Everyone knows that Fiji’s pensioners are always helping their own children who may have fallen on hard times. After all we are in the middle of a recession and people are becoming unemployed all the time, with their retired parents chipping in to help them financially. This makes the pensioners particularly vulnerable as they use up their own savings to help their children.
If our pensions are going to be reduced after they have already been awarded, many pensioners may become victims of loan sharks (and we do know that Fiji has loan sharks in abundance), and suffer the same fate as the UK pensioners in this story.
Grey Power asks FNPF and Government:
 Does the FNPF and Government intend to put in place any ‘debt-management programmes’ to assist pensioners who will fall into debt once their pensions are reduced, in most cases by 64%?.
Grey Power certainly hopes so.
Diary of a Debt Advisor: P for Pensioners

Wednesday 17th August 2011
After years in the debt management industry I thought it was finally time to lift the lid on some of the most interesting cases of my career.

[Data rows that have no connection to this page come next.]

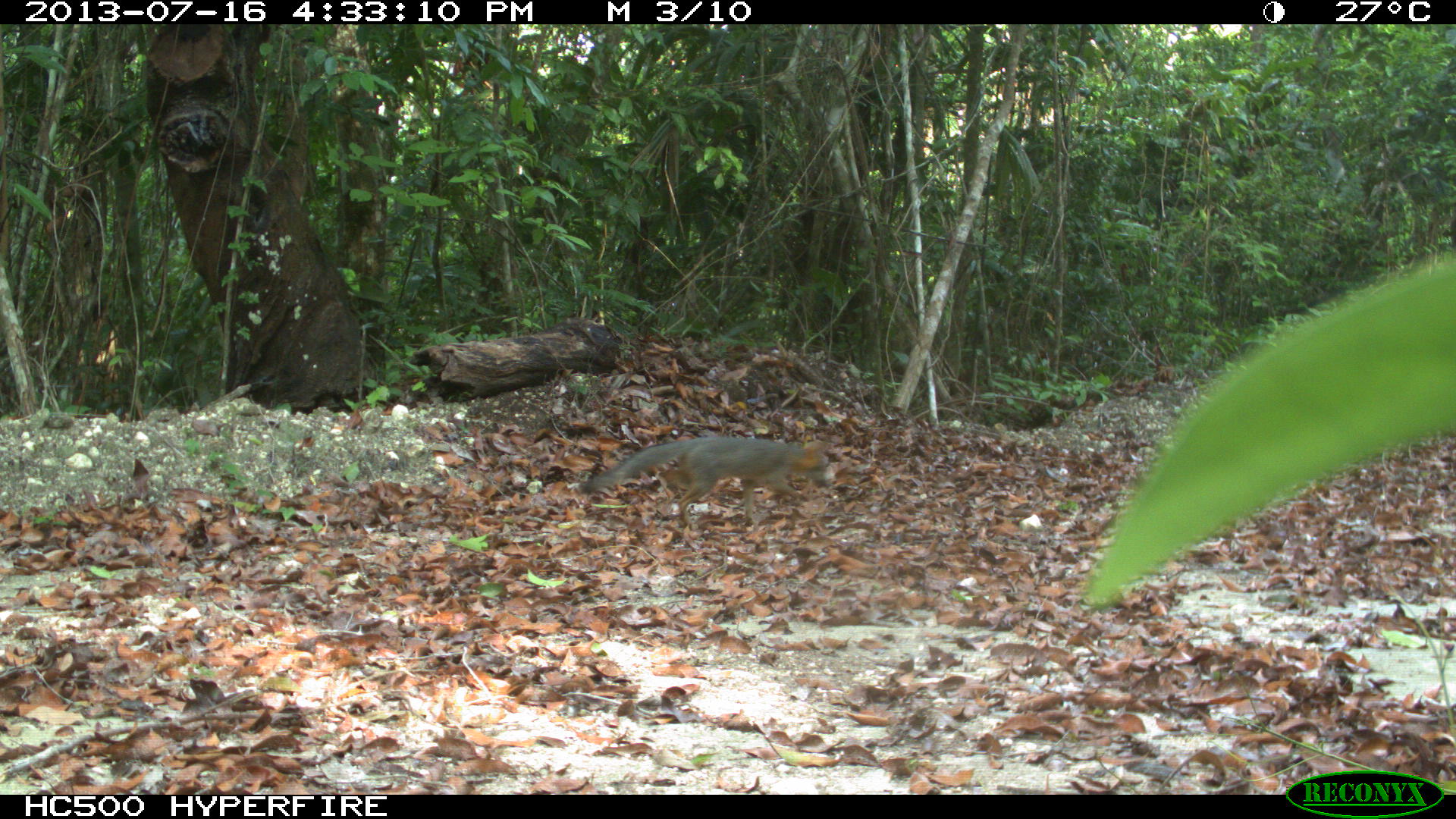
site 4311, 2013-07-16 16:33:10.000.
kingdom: Animalia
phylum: Chordata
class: Mammalia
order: Carnivora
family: Canidae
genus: Urocyon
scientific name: Urocyon cinereoargenteus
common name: gray fox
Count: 1.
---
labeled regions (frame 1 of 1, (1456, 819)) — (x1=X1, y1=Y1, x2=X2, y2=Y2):
urocyon cinereoargenteus: (x1=575, y1=436, x2=836, y2=532)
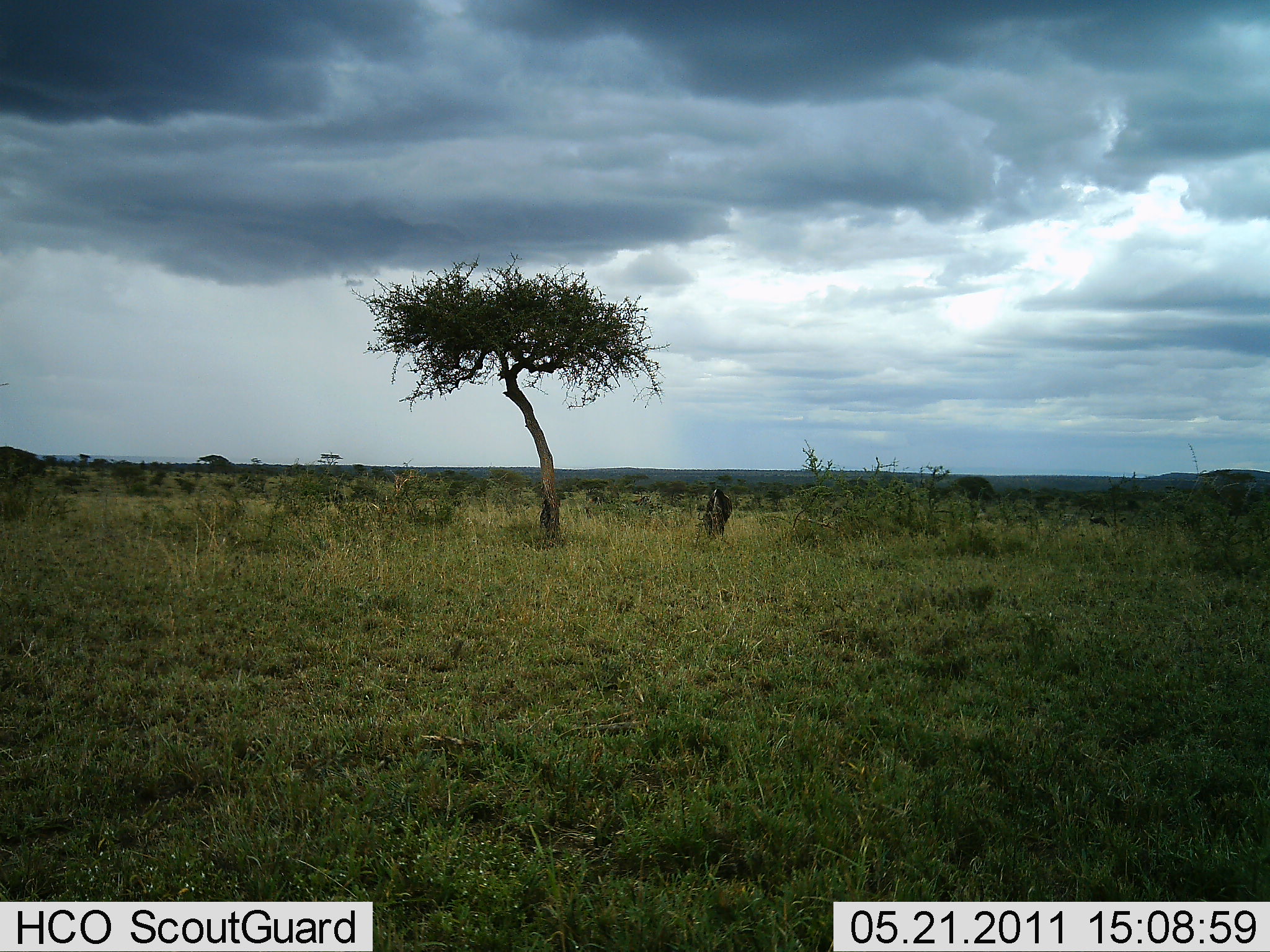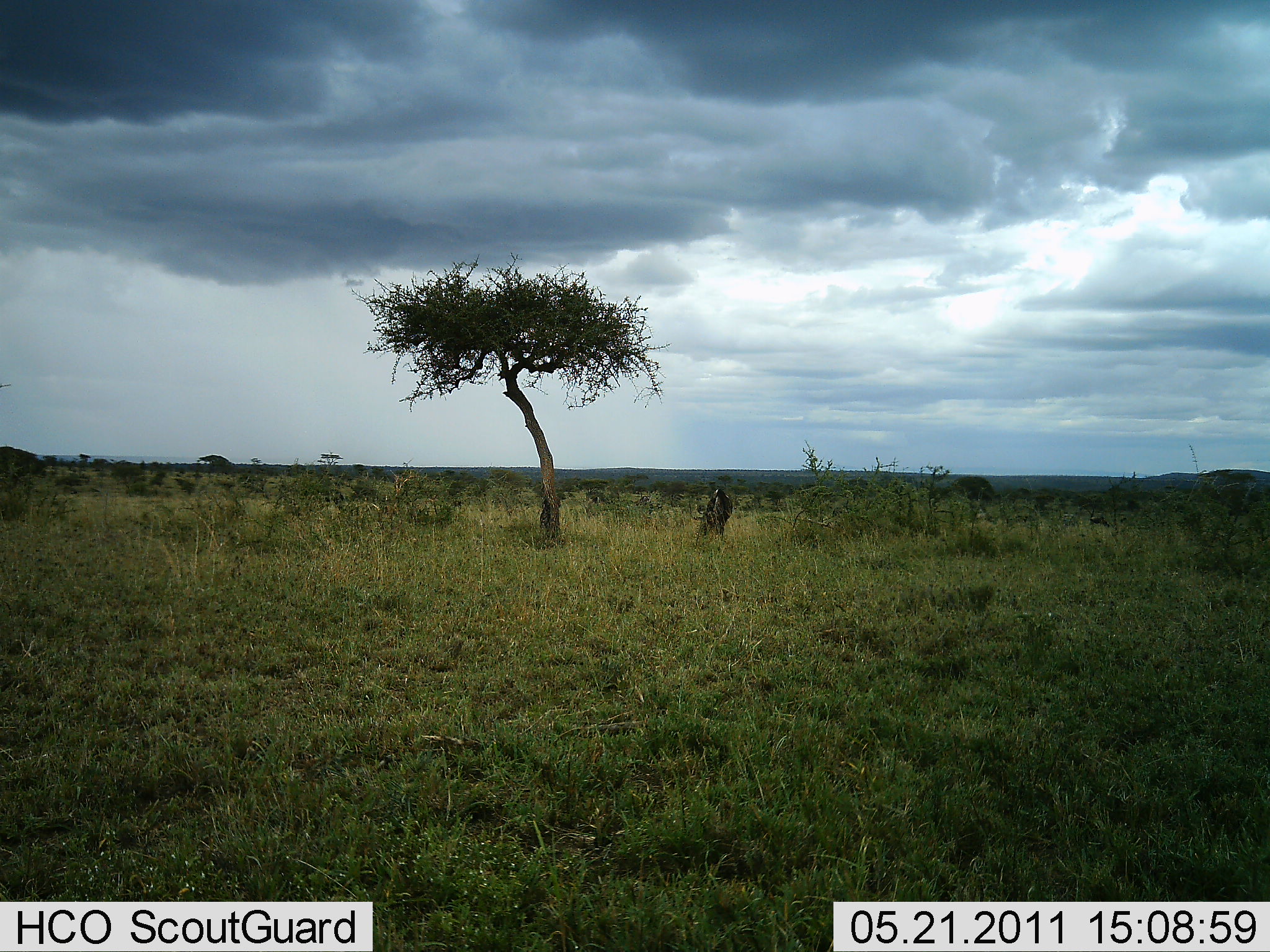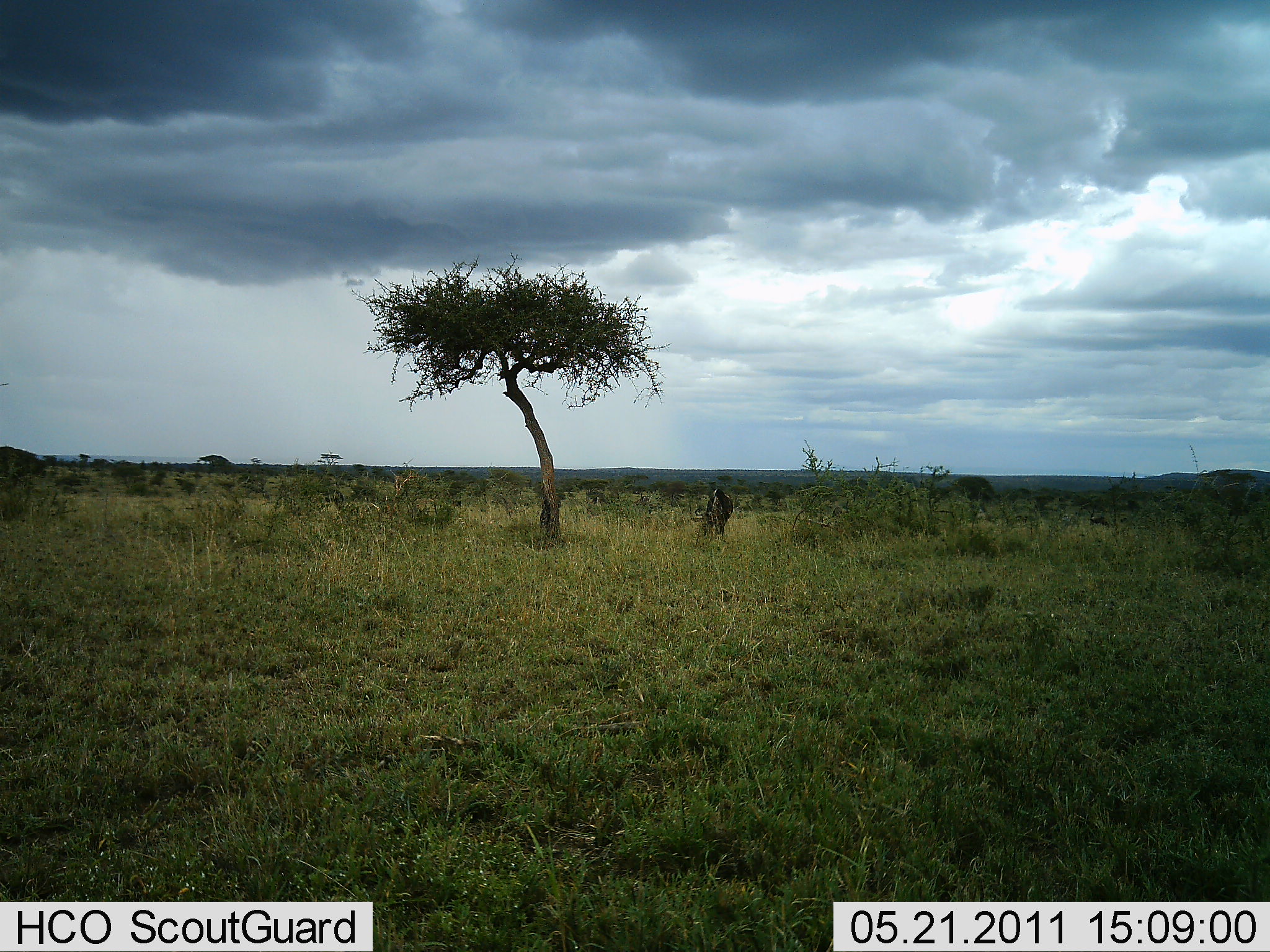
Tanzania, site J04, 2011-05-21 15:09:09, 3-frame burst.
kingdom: Animalia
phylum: Chordata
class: Mammalia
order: Artiodactyla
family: Bovidae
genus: Connochaetes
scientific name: Connochaetes taurinus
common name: blue wildebeest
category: wildebeest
Wildebeest (blue wildebeest) (Connochaetes taurinus), count 1. Behavior (volunteer vote fractions): standing 25%, resting 0%, moving 0%, interacting 0%. Young present (vote fraction): 0%. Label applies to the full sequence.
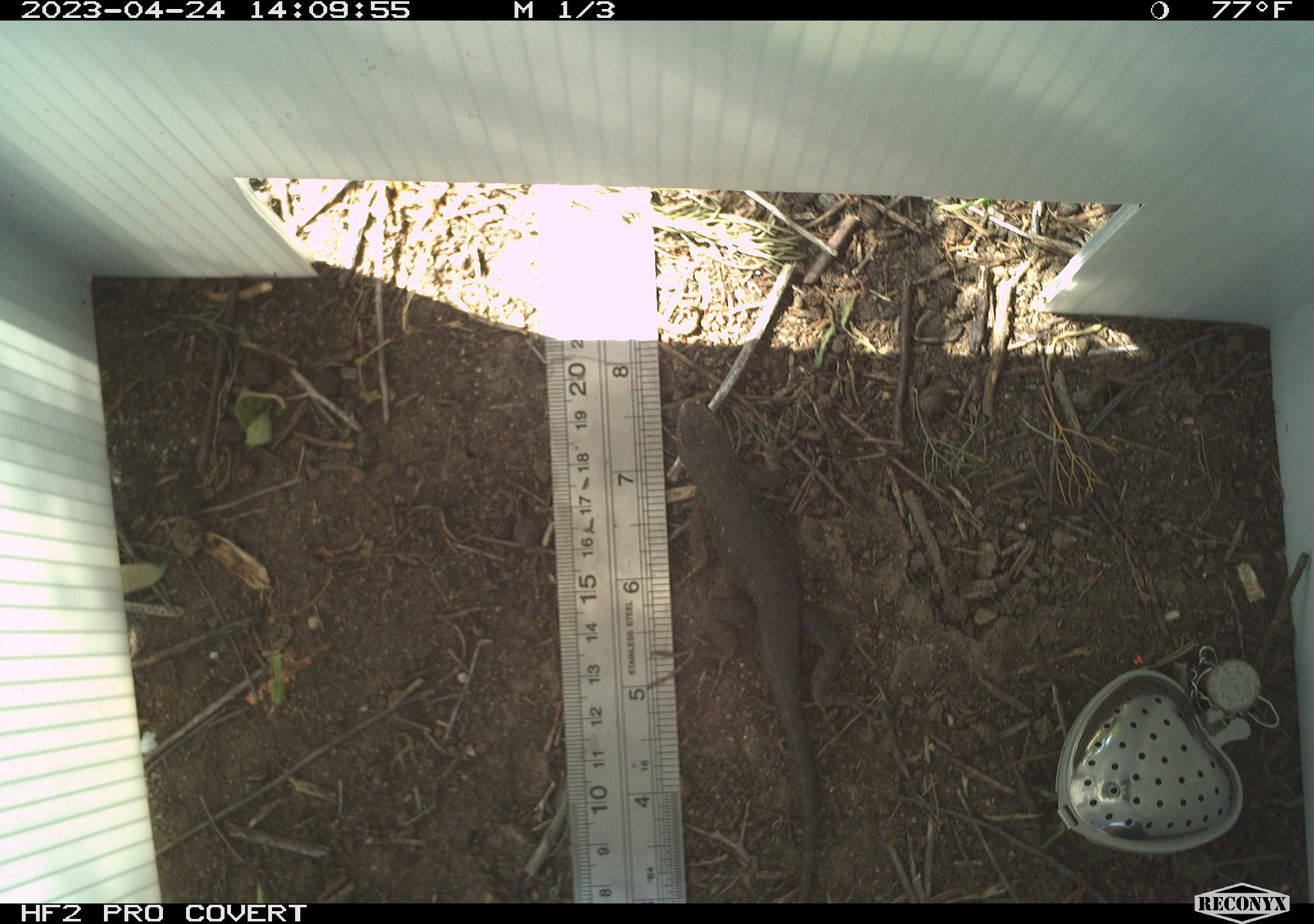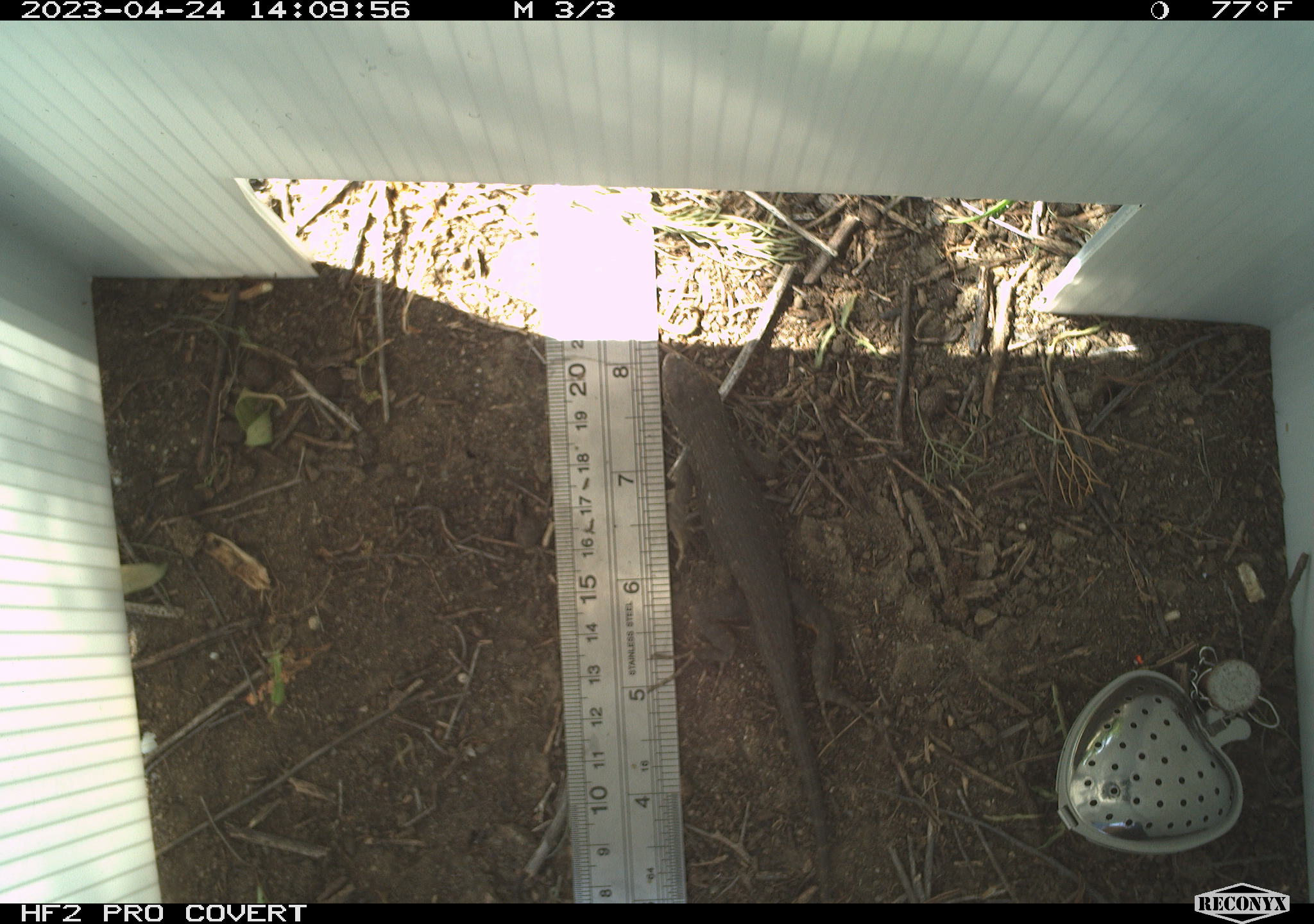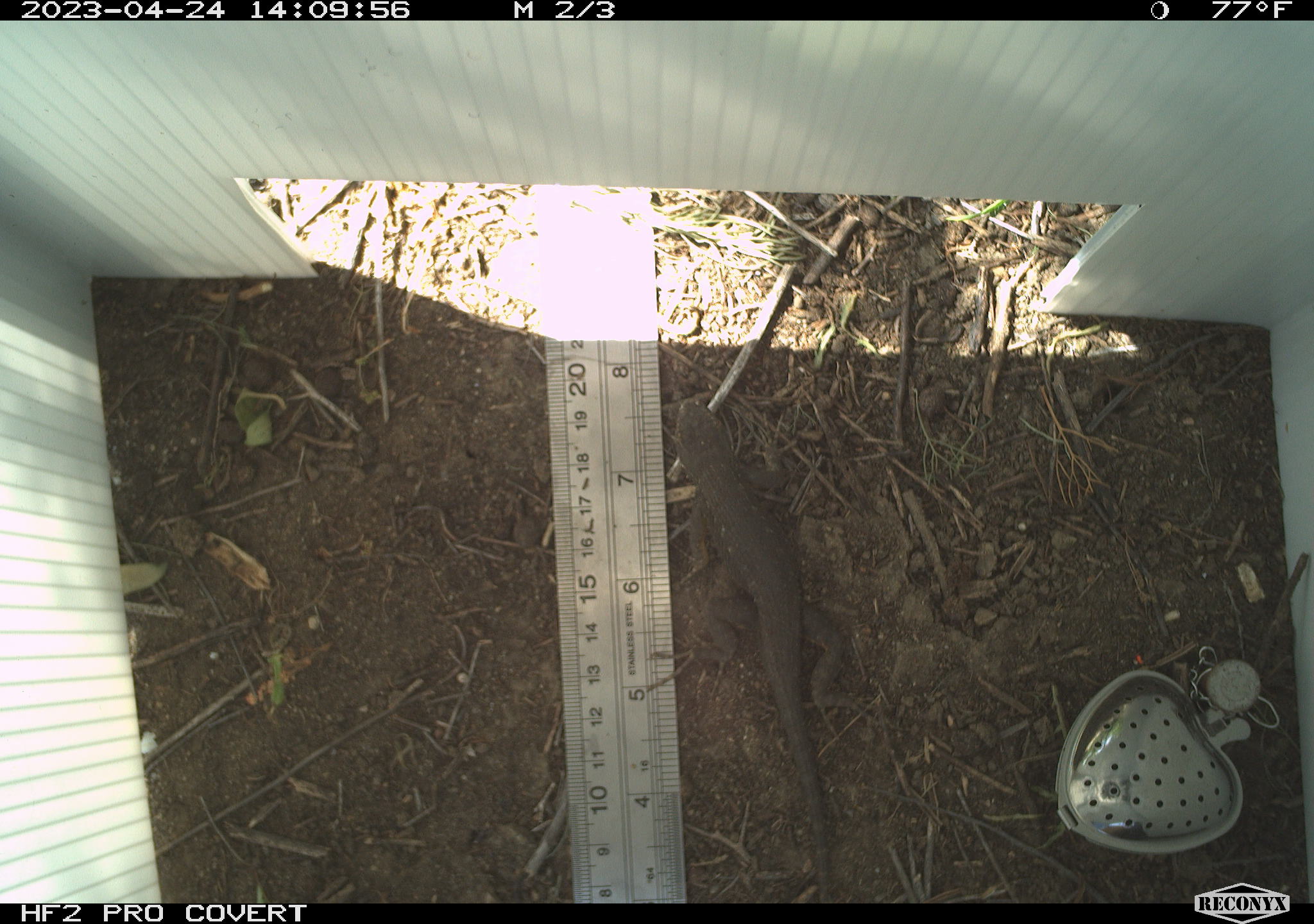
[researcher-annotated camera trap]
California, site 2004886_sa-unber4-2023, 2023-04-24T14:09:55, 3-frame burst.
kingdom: Animalia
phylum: Chordata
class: Reptilia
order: Squamata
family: Phrynosomatidae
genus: Sceloporus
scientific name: Sceloporus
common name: spiny lizards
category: sceloporus species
Sceloporus species (spiny lizards) (Sceloporus).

Every week I will reveal an exclusive insight into the people behind the debts and how I managed to help them….

All too often people assume that debt is something that affects the young, who haven’t yet learnt how to manage their money. I think we forget, sometimes, that older people can need our help just as much.

Recently I met an older couple, Ron and Lesley Peters, who had run into some financial difficulty. Lesley suffered badly from arthritis, Ron had chest and breathing difficulties and they needed some money for a mobility scooter as otherwise they were virtually housebound.

I went to visit them to see what savings they had left, but they told me that they had lent their money to their son, Joe, for a deposit on a house about a year ago. Joe had promised them monthly repayments and had managed to keep them up regularly for a few months until he got laid off. A further blow came when his wife left him after he lost his job and his house was quickly repossessed.

The Peters explained that they had turned to their neighbour for help, who put them in touch with someone willing to lend them money. He would come round to their house every Tuesday. They would collect their pensions at 10am that morning and he would call round for his money at 6pm that same day.

Because they struggled to find the money to pay him, he agreed to loan them more money to settle the first loan and have a little left over to live on. This spiral continued until the Peters needed to find £900 a month just to pay the legal loan shark.

The pressure eventually became too much and Lesley broke down in front of her friend who recommended the couple contact me.

Three hours into our meeting we had managed to get the monthly payments reduced from £900 to £130. I was able to negotiate with their existing creditors and arranged for the Peters to cease payments whilst I negotiated a new deal.

The reduction in repayments means that the couple are now able to afford to pay their creditors, their bills and their groceries without worrying.